How does reduceresolution work in Google Earth Engine?

How does reduceresolution work in Google Earth Engine?

The weights of pixels used during the reduceResolution () aggregation process are based on the overlap between the smaller pixels being aggregated and the larger pixels specified by the output projection. This is illustrated in Figure 4. Figure 4.

How does resampling work in Google Earth Engine?

Specifically, when one of these methods is applied to an input image, any required reprojection of the input will be done using the indicated resampling or aggregation method. resample () causes the indicated resampling method ( ‘bilinear’ or ‘bicubic’) to be used at the next reprojection.

How to calculate region in Google Earth Engine?

// Load input imagery: Landsat 7 5-year composite. // Load an input region: Sierra Nevada. // Reduce the region. The region parameter is the Feature geometry. // The result is a Dictionary. Print it. To force the computation, it suffices to print the result, which the Code Editor will display as a Dictionary in the console.

How is the scale determined in Earth Engine?

In general, specifying the scale is sufficient and results in more readable code. Earth Engine determines which pixels to input to the reducer by first rasterizing the region. If a scale is specified without a CRS, the region is rasterized in the image’s native projection scaled to the specified resolution.

How to reduce the resolution of satellite images?

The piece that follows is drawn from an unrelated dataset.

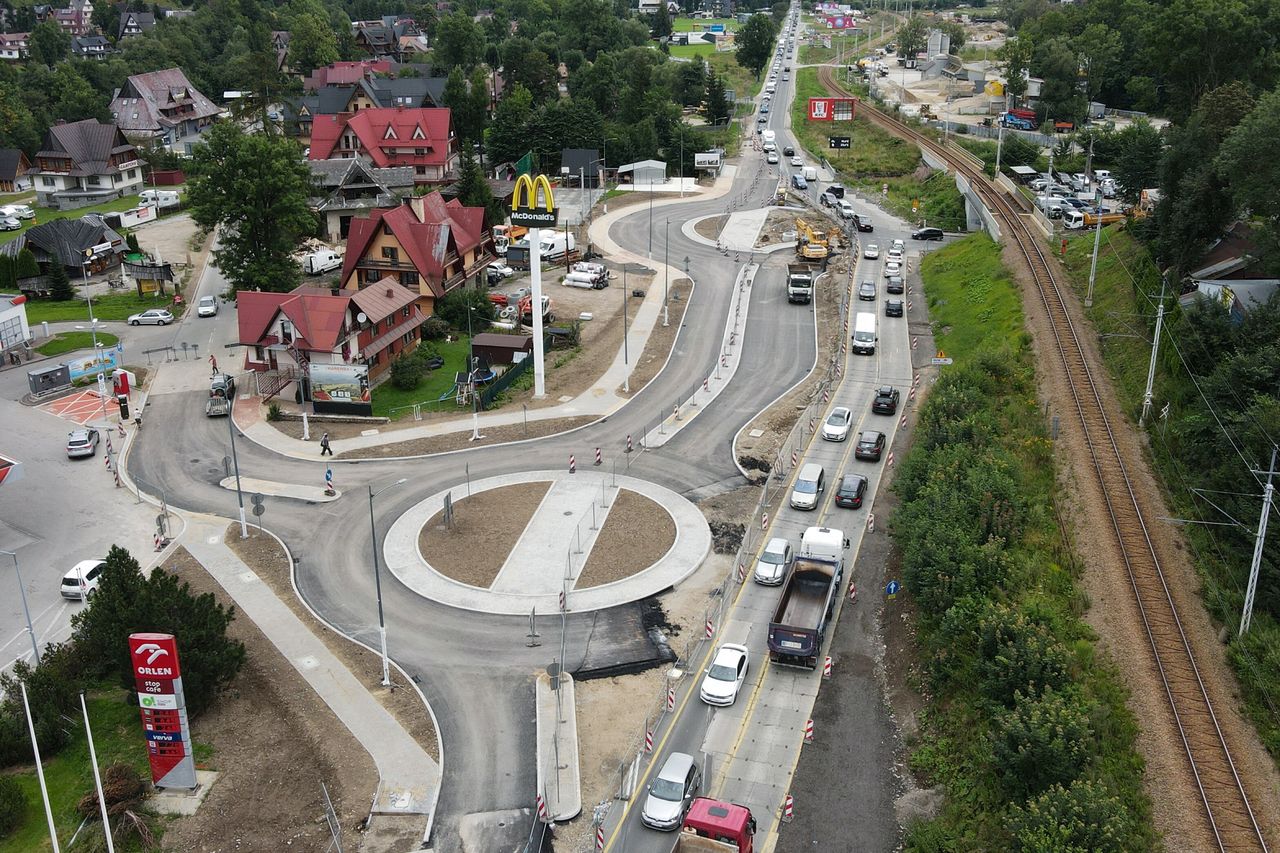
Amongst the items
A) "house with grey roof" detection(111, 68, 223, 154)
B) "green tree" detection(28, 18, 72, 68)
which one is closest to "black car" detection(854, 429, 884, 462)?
"house with grey roof" detection(111, 68, 223, 154)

Reduce the satellite data resolution 1 Reproject each images using projection from our shapefile using reproject method 2 Reduce the resolution for each satellite images to 25KM (25000 M) by calculating the average on each pixel using… 3 Clip the images, so we only have images that intersect with the shapefile using the clip method More

When to use resampling to reduce image resolution?

Reduce Resolution Suppose that instead of resampling during reprojection, your goal is to aggregate pixels to larger pixels in a different projection. This is useful when comparing image datasets at different scales, for example 30-meter pixels from a Landsat-based product to coarse pixels (higher scale) from a MODIS-based product.